*Activity 1*
In the X-Men essay, which character does the post focus on?
*Activity 2*
From the X-Men essay, set down the passage starting at "Finally, what drew" and ending at "best female representation.", word for word.

*Extracted text*
* * *
Trigger warning: I discuss aspects of my faith which include a bit of terminology from the Christian religion in this essay. Please know my intentions for sharing aspects of my faith practice are NOT to persuade others to become Christians. As an Exvangelical, close to post-Christian mystic, my exploration of faith is to connect with others - NOT to drive them away or perpetuate the trauma caused by the organized religion of Christianity.
I have written about my proclivity for playing with ‘girl’ toys in the past in order to discuss broader issues of identity, and I am going to continue that trend by discussing a favorite character from one of my all-time favorite superhero teams - the X-Men! - as we explore the intersection of my faith and current events.
This superhero team was made up of “mutants.” They had powers, but unlike most other superheroes, what set the X-Men and the mutants in their world apart was that they were not viewed fondly by mankind. Unlike Superman, Captain America, or Wonder Woman they were outcasts and marginalized characters for a variety of reasons. Depending on the creative team behind the specific comic, show, or movie, they are appearing in at the time, there might be subtexts of racism or queer discrimination because of how the mutants were despised and oppressed by others.
Another aspect that set the X-Men and mutants apart was that their powers weren’t always desirable traits and skills like the more popular superheroes. You could get lucky and be the guy with sharp claws and healing ability, or come out with translucent skin, three faces, or the ability to vomit acid. It was a crapshoot.
Why Did I Love the X-Men?
First and foremost, the reason why the X-men were a favorite of mine was due to the epic 90s cartoon that did a decent job bringing their comic storylines to life and is generally respected within the industry and the fandom. Comics weren’t necessarily welcome in our house due to the violence and specifically for the way the female characters were drawn in such a sexualized way. Little did my parents know, desiring female bodies wouldn’t be a temptation for me at all!
As a young closeted queer kid, I saw parallels with aspects of my own life experience hiding and maneuvering interpersonal interactions carefully in order to not be found out just like many of the mutants had to do.
Additionally, it was most common for one’s mutant powers to manifest during adolescence often times during traumatic experiences which again, seemed to mirror my own experiences not only as a person who was starting to develop sexual feelings that I truly believed would be sending me to hell but also the general “you don’t understand me and you never will!” attitude that many teenagers have at some point no matter their identity or specific struggles.
Finally, what drew me most to the X-Men was the extremely deep bench of strong, well developed, and all-around badass female mutants, the stories spotlighted. The female X-men are so impressive that they are generally mentioned as the comic franchise with the best female representation.
I’m still obsessed with the X-Ladies and hope to continue to foster that fandom as I age after many years of putting it away as “immature” dismissing how influential the characters and messages have been in my development as a human. In the spirit of honoring that practice, I’ll be sharing a specific character in a few of my upcoming posts to help me paint a picture of how they shaped me into the proudly queer person I am today.
This post will be focusing on what I would have to say is one of my top 3 favorite X-Men of all time: the goddess of weather herself, Storm.
* * *
*Given data*
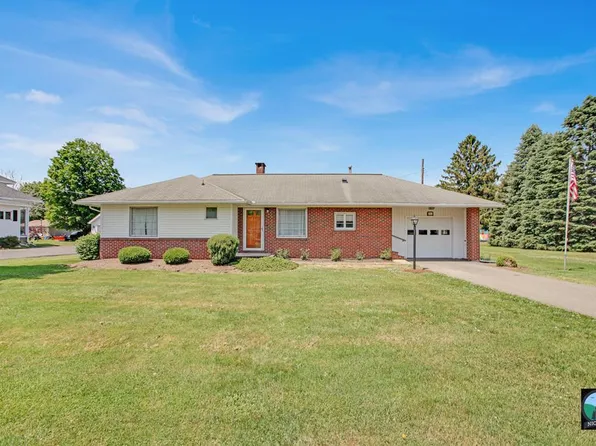 507 W Main St, Elkland, PA 16920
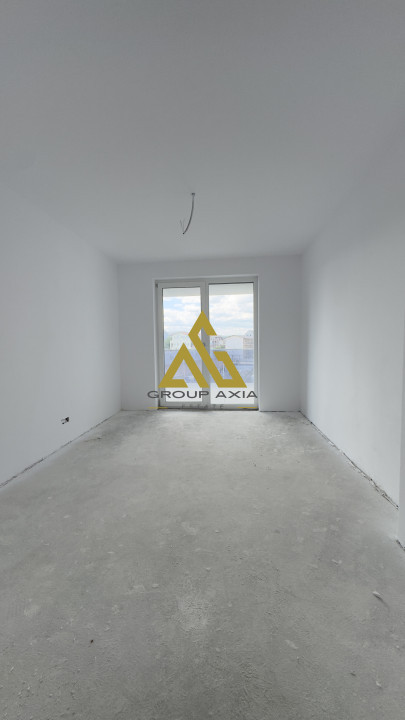 FARA COMISION! 3 camere, 77mp, terasa 20mp, etaj 2, Elite City 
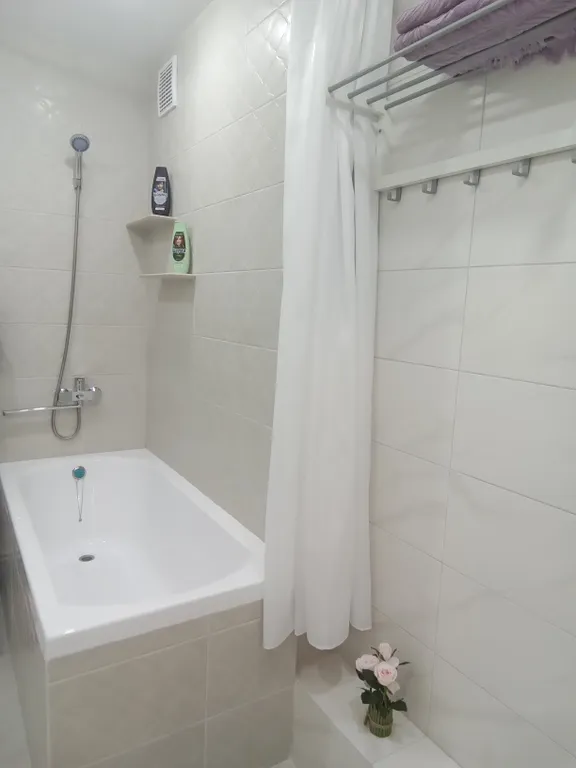 Квартира Квартира Идеальный вариант для вашего проживания — Красноярск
* * *
*Exercise answer 1*
Storm, described as the goddess of weather.

*Exercise answer 2*
Finally, what drew me most to the X-Men was the extremely deep bench of strong, well developed, and all-around badass female mutants, the stories spotlighted. The female X-men are so impressive that they are generally mentioned as the comic franchise with the best female representation.